Hard to know who the good guys are in Mexico, isn't it?

Mexico's drug cartels are reaping what America has sown for them, and naturally when there's so much to be won or lost, they're battling over the spoils.
 
US officials said? Yet they can't even verify the legitimacy of the video? Yeah right the US officials know squat about what is going on in Mexico and even less about what is going on in Honduras which is now considered the most violent country in the hemisphere.
 
wow no one even batted an eye about 18 police officers being detained for being active Zeta members????
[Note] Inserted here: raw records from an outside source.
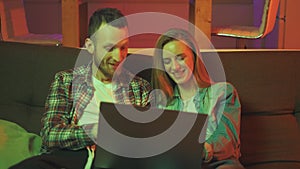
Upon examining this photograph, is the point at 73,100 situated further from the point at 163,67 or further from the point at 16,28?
the point at 16,28

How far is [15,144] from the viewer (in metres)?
2.32

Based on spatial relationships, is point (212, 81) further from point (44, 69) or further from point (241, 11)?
point (241, 11)

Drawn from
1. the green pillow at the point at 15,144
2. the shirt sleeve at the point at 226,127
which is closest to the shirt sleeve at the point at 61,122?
the green pillow at the point at 15,144

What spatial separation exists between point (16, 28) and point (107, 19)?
232 cm

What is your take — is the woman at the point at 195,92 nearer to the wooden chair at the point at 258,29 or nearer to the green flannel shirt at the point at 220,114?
the green flannel shirt at the point at 220,114

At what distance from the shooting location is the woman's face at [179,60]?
2.15 m

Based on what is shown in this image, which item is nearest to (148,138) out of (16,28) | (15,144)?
(15,144)

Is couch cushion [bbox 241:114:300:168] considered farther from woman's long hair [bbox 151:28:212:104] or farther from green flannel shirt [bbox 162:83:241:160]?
woman's long hair [bbox 151:28:212:104]

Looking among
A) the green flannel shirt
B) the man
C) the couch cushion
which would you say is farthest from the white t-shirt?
the couch cushion

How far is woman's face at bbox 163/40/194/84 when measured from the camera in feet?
7.06

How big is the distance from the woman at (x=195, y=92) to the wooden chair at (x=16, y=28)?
1894 mm

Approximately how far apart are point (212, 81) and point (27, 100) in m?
0.85

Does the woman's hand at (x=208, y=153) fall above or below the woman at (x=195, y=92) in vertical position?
below

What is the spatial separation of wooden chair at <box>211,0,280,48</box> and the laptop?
234 centimetres
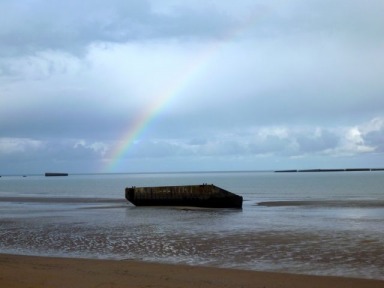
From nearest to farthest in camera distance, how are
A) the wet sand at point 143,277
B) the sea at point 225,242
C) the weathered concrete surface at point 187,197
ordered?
the wet sand at point 143,277
the sea at point 225,242
the weathered concrete surface at point 187,197

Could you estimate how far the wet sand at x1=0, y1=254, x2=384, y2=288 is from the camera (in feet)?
35.6

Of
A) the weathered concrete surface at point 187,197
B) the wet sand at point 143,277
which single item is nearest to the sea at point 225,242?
the wet sand at point 143,277

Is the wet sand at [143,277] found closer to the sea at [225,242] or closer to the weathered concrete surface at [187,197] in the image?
the sea at [225,242]

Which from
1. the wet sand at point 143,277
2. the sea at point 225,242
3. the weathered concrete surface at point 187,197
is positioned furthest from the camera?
the weathered concrete surface at point 187,197

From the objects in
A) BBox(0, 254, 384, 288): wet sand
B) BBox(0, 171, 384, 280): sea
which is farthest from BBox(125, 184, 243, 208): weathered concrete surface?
BBox(0, 254, 384, 288): wet sand

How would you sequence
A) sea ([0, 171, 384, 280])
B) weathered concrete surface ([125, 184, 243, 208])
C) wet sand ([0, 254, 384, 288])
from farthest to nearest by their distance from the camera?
weathered concrete surface ([125, 184, 243, 208])
sea ([0, 171, 384, 280])
wet sand ([0, 254, 384, 288])

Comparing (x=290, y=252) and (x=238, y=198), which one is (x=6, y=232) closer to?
(x=290, y=252)

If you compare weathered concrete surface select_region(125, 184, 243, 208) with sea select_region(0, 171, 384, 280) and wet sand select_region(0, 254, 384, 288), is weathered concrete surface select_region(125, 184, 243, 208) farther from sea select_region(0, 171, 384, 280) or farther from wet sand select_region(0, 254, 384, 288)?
wet sand select_region(0, 254, 384, 288)

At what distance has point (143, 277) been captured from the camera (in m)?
11.7

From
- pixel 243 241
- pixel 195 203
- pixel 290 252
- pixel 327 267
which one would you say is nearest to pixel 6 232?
pixel 243 241

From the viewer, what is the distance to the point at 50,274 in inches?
471

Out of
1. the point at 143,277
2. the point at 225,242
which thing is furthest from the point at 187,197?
the point at 143,277

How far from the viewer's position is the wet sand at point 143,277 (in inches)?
427

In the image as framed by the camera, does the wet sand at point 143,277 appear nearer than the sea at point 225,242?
Yes
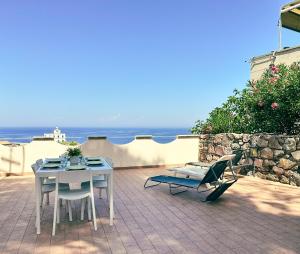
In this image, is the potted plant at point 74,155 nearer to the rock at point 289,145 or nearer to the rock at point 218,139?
the rock at point 289,145

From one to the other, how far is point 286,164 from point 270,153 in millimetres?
535

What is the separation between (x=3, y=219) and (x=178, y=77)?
3873cm

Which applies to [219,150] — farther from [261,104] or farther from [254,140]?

Nope, that kind of corruption is expected. Most folks are only surprised when someone who is not corrupt is identified. Though that identification usually takes place in a eulogy.
 
sadly that is true...problem is all eyes are on Mexico...yet, Honduras is the most violent country in this hemisphere. That really makes me sad because now I am sitting here packing my bags to go back to the US because it is safer there than here. Everything in our life is here yet because of this damn drug war I am leaving.
 
Wholesale slaughter in Mexico...
:eek:
MEXICO: At least 10 more bodies found in Veracruz
October 8, 2011 | Mexican authorities say they have found 10 more bodies in the port city of Veracruz, adding to scores of dead there in recent weeks as drug violence rages.
Veracruz officials said in a statement [link in Spanish] late Friday night that seven bodies had turned up in a pickup truck in a Laguna Real neighborhood on the edge of the city. Three others were found in a separate section called Colinas de Santa Fe. Mexican media reports Saturday said the three bodies had been tossed in the street. The latest discoveries bring to more than 90 the number of killings in the busy port city in recent weeks. Veracruz, on the Gulf of Mexico, has been beset by escalating violence at the hands of rival armed groups.
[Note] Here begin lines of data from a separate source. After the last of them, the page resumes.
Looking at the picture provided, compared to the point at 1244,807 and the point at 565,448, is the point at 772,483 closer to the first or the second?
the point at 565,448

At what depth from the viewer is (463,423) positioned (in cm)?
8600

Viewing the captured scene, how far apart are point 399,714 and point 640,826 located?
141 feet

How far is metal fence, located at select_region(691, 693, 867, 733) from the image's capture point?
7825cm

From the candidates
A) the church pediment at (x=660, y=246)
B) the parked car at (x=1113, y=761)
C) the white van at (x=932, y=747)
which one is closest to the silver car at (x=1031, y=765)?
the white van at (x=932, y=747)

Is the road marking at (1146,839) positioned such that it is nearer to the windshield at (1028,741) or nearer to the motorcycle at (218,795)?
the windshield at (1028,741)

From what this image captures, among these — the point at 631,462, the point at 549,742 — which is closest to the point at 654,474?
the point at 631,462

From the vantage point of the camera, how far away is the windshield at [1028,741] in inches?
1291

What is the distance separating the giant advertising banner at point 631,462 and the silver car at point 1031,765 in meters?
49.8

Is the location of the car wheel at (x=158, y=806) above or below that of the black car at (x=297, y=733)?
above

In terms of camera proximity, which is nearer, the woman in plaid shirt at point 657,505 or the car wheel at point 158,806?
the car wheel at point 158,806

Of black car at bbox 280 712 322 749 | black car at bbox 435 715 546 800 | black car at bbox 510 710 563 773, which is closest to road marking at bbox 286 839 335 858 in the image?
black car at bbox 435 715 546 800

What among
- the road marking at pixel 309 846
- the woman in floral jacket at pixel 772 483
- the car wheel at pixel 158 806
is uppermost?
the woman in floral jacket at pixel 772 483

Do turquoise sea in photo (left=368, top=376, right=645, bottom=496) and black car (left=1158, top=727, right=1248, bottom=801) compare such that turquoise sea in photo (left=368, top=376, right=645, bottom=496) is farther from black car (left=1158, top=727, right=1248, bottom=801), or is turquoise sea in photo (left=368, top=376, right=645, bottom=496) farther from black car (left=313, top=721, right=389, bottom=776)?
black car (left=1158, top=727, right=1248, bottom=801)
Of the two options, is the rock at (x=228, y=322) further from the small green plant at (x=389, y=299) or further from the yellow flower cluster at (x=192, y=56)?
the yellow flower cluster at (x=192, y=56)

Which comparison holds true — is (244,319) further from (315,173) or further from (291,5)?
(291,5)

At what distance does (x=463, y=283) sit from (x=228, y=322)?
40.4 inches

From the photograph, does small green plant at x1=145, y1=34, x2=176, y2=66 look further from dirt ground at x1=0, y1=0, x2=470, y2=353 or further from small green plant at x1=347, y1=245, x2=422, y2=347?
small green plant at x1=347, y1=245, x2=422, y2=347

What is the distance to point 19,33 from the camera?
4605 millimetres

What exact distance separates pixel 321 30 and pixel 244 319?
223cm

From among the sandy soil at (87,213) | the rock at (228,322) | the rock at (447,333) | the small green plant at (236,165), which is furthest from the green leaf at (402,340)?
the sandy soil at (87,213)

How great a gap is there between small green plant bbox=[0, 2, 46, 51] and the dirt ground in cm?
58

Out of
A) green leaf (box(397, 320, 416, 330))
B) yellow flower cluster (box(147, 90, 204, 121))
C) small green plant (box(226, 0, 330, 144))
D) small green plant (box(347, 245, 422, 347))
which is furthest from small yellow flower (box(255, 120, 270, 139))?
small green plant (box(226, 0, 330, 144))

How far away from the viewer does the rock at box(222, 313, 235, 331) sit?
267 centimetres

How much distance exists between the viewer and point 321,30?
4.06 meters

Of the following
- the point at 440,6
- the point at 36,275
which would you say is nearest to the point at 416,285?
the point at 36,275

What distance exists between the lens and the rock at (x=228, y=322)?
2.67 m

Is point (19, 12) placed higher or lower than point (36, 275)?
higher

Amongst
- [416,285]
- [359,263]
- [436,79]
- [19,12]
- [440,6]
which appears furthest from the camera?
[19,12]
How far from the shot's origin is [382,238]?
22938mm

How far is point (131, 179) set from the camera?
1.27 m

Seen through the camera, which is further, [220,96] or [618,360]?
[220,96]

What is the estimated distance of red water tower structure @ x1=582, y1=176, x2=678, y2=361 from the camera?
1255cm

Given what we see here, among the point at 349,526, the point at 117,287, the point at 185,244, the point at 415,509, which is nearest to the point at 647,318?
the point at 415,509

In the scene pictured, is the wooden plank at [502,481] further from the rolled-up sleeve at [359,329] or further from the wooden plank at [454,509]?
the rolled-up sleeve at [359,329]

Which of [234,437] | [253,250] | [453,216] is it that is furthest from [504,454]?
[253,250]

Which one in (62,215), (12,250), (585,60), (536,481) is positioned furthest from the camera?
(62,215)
The Zetas gang that dominates in the southern state is at war with the so-called Gulf cartel, once its ally, and also appears to have come under attack by traffickers based in the northwestern state of Sinaloa. A group calling itself the "Zeta killers" announced in a video message that it hopes to wipe out the Zetas, who have terrorized Veracruz residents through kidnapping, extortion and slayings.

The Mexican government this week announced a military-led crackdown in Veracruz. On Friday, navy officials said they had arrested eight members of the "Zeta killers" believed to have taken part in the recent carnage, including dumping 35 bodies on a busy street in the community of Boca del Rio, a favorite stopover for Mexican tourists. Naval officials Friday also announced the capture of 12 suspects identified as members of the Zetas.

The appearance of the "Zeta killers," and the specter of the emergence of armed paramilitaries, has clearly unnerved the government of Mexican President Felipe Calderon. Officials have vehemently denied the presence of paramilitary groups, characterizing the gunmen as common criminals working for one cartel or another. Indeed, there has not been solid proof yet of the rise of death squads that are unaffiliated with cartels.

Source
 
its a conundrum....can a system so rife with corruption survive this?...how long?

when this thing gets to a real boil and the multi-nationals start leaving, Mexico will implode.
 
Until the world decriminalises drugs this situation will continue. Sadly that won't happen because there's too much money to be had fighting the so called drug war.